**Work to do**
Format the data from the line containing "Of these objects" through the line containing "447 centimetres" as a Markdown table with the columns Row and Text. Number each line in Row and skip blank lines.

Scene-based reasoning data
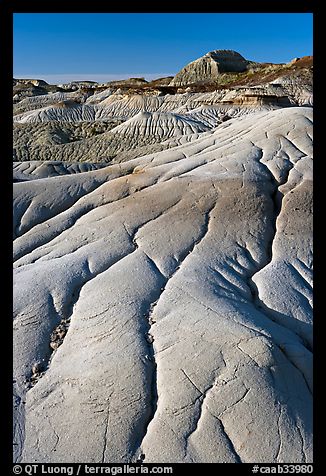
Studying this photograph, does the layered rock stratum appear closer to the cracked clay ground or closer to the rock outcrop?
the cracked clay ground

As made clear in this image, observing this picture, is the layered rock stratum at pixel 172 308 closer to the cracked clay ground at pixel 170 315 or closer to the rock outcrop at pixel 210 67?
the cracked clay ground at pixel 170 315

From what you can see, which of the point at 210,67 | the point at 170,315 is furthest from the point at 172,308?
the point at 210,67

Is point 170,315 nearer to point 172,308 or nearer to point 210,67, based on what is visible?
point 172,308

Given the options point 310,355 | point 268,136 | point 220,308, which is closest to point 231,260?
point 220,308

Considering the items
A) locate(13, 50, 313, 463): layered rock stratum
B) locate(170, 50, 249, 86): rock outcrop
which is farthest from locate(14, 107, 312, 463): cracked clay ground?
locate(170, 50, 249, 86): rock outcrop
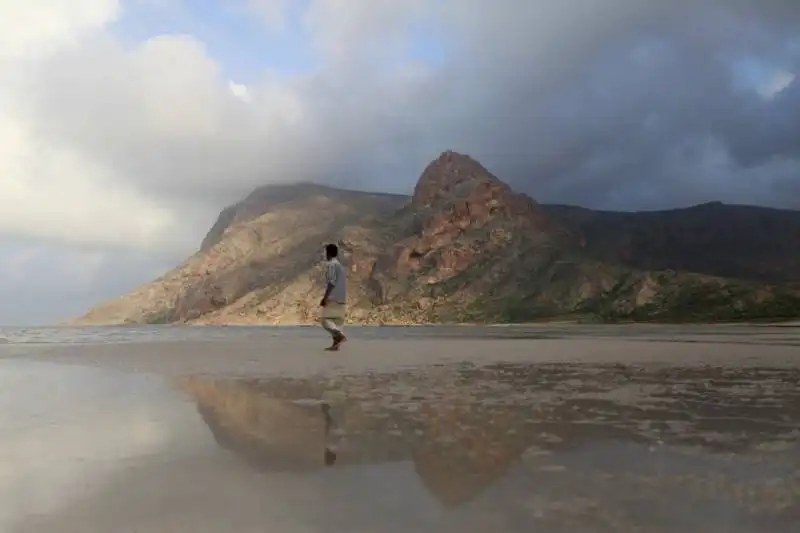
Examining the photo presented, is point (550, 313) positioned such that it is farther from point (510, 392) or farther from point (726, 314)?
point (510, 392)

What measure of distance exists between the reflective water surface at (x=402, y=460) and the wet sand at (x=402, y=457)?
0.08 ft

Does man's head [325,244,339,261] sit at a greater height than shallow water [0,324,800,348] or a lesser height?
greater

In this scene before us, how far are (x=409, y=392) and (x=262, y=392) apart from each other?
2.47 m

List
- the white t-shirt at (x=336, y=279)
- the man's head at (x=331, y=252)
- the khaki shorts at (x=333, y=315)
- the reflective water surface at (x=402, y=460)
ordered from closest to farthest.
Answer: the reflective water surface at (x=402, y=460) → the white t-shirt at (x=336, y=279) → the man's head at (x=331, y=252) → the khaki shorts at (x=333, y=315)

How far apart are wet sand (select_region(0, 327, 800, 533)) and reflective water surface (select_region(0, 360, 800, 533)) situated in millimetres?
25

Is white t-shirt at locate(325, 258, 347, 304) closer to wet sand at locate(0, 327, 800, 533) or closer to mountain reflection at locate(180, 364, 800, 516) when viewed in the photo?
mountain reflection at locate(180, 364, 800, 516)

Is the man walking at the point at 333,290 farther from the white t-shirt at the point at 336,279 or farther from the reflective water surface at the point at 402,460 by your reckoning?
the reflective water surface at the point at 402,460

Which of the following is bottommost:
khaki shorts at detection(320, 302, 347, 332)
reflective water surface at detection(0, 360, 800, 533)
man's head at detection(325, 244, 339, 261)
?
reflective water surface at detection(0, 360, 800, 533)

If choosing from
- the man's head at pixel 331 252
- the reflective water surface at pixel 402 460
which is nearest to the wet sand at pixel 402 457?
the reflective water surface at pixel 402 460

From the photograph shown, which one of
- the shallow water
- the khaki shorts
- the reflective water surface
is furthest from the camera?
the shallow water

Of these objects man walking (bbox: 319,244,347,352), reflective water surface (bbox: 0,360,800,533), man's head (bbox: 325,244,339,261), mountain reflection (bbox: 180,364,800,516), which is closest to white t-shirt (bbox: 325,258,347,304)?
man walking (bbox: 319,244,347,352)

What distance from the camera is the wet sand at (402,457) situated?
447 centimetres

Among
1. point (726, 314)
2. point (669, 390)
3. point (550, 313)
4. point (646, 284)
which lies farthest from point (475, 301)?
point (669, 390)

* * *

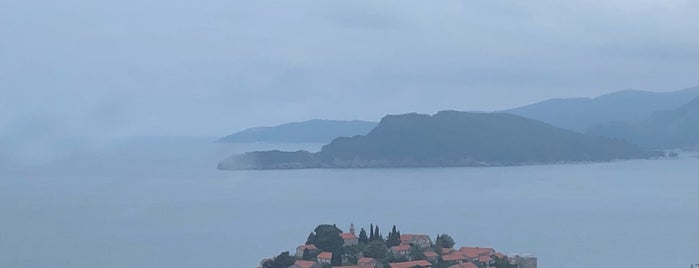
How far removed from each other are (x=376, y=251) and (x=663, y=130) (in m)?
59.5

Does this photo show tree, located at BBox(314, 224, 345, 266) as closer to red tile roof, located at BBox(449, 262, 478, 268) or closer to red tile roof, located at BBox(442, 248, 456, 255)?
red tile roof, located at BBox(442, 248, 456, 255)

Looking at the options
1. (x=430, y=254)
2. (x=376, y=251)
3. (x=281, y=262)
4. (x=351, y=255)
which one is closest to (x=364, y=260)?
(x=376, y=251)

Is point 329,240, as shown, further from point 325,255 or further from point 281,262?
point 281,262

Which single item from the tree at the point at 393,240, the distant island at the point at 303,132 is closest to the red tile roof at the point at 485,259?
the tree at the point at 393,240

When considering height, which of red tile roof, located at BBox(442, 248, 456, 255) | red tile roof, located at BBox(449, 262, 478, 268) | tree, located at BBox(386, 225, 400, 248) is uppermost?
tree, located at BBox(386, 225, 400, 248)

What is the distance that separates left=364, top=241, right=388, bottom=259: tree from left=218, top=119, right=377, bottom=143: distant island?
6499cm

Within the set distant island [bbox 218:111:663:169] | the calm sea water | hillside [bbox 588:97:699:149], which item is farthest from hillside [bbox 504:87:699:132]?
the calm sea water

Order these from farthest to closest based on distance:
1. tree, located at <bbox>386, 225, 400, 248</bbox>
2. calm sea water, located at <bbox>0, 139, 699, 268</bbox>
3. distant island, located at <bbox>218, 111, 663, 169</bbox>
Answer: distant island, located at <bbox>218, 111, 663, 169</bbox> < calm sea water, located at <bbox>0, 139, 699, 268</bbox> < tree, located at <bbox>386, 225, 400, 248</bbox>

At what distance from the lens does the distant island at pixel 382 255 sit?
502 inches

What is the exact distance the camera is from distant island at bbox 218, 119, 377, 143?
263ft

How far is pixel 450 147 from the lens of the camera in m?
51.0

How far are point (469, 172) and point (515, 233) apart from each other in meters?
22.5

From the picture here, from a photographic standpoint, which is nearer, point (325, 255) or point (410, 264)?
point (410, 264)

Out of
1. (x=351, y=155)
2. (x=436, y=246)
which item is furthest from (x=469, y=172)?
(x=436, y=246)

**Output of the exercise**
| Row | Text |
|---|---|
| 1 | Of these objects man walking (bbox: 319,244,347,352), reflective water surface (bbox: 0,360,800,533), man's head (bbox: 325,244,339,261), mountain reflection (bbox: 180,364,800,516), which is closest to white t-shirt (bbox: 325,258,347,304)? |
| 2 | man walking (bbox: 319,244,347,352) |
| 3 | What distance from the camera is the wet sand at (402,457) situated? |
| 4 | 447 centimetres |